Radial growth and nuclear distribution in the dyn1Δ, jnm1Δ, dyn2Δ, and ndl1Δ mutants. (A) Size of wild-type, dyn1Δ, and jnm1Δ mycelia after 5 days at 30°C on full medium (AFM). (B) Nuclear distribution in branched mycelia of the wild type, dyn1Δ, and jnm1Δ strains. Hyphae were grown at 30°C in AFM for 18 h (green, H4-GFP; gray, DIC). Nuclei strongly cluster in dyn1Δ and jnm1Δ hyphae. (C) Radial growth and nuclear distribution in wild type, dyn2Δ, and ndl1Δ strains. (Left) Size of mycelia after 5 days at 30°C on full medium (AFM); (right) nuclear distribution in 17-h-old mycelia (green, H4-GFP; red, DIC). Note the loose nuclear aggregates in the mutant hyphae. (D) Nuclear clustering index of indicated mutants. The average number of nuclei within 15-μm-long regions with a higher nuclear content was determined in mutant hyphae and compared with the average nuclear density in the wild type. Bars indicate standard deviations. Scale bars, 5 μm.

Together, these results show that the dynactin component Jnm1 is also essential for nuclear distribution and for preventing the formation of nuclear aggregates.

Dyn2 and Ndl1 contribute to the dynamic distribution of nuclei.

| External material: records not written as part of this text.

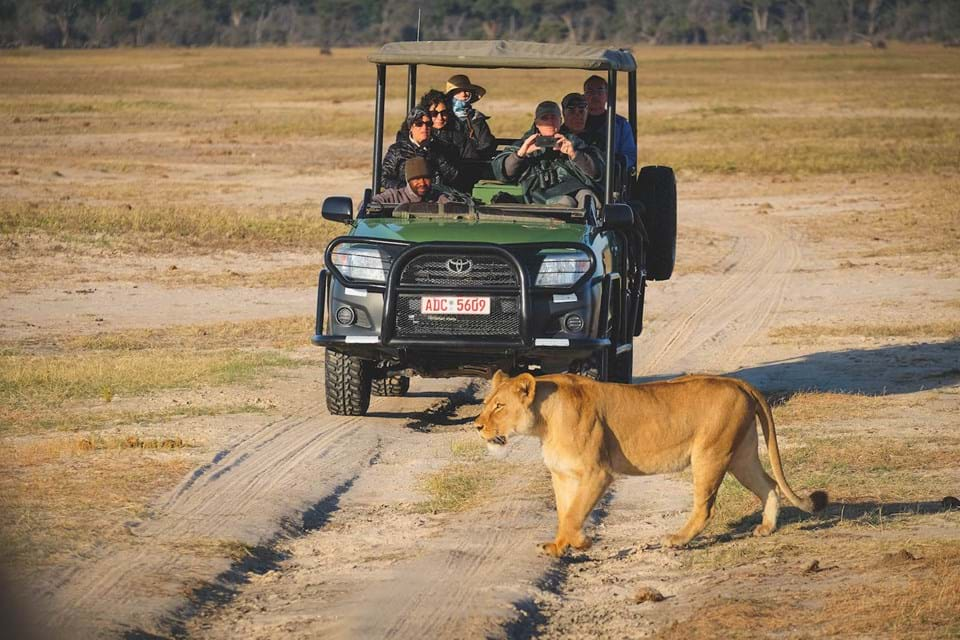 Game Drive Through Hwange Pools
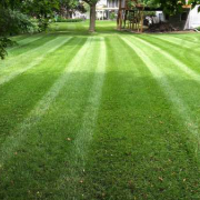 affordable-grass-cutting-businesses-in-Brooklyn Park-MN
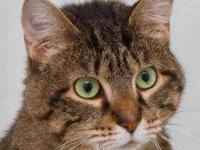 Domestic Short Hair - Amy - Medium - Adult - Female -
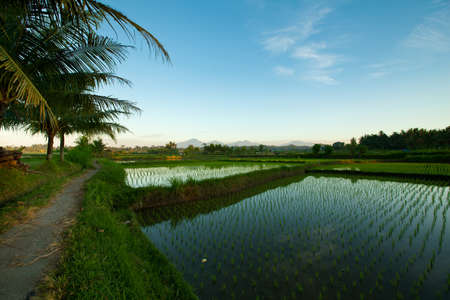 Rice terraces at sunrises in Ubud on Bali island, Indonesia  Stock Photo - 13110943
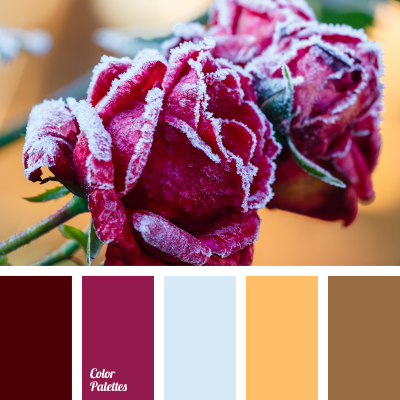 rose colors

The dynein heavy chain Dyn1 interacts with several light and intermediate chains within the dynein complex. In addition, several proteins that do not belong to the dynein complex itself are important for adapting the motor to its cellular function. We tested the deletion phenotypes of two of these factors, Dyn2 and Ndl1. In budding yeast, the role of the dynein light chain Dyn2 for dynein activity is not critical since a dyn2Δ mutant exhibits only partial defects in certain spindle position assays (29). The A. gossypii Dyn2 shows 71% identity with S. cerevisiae Dyn2 (ScDyn2). In contrast to dyn1Δ, the dyn2Δ mutant only has a slightly decreased radial growth rate (85% of that of the WT) (Fig. 3C). However, nuclear distribution is significantly impaired in dyn2Δ: nuclear clusters form with an average of 9.3 nuclei in 15-μm-long segments (4.5 in the WT), which is a lower nuclear density than those in clusters of dyn1Δ and jnm1Δ strains (Fig. 3D).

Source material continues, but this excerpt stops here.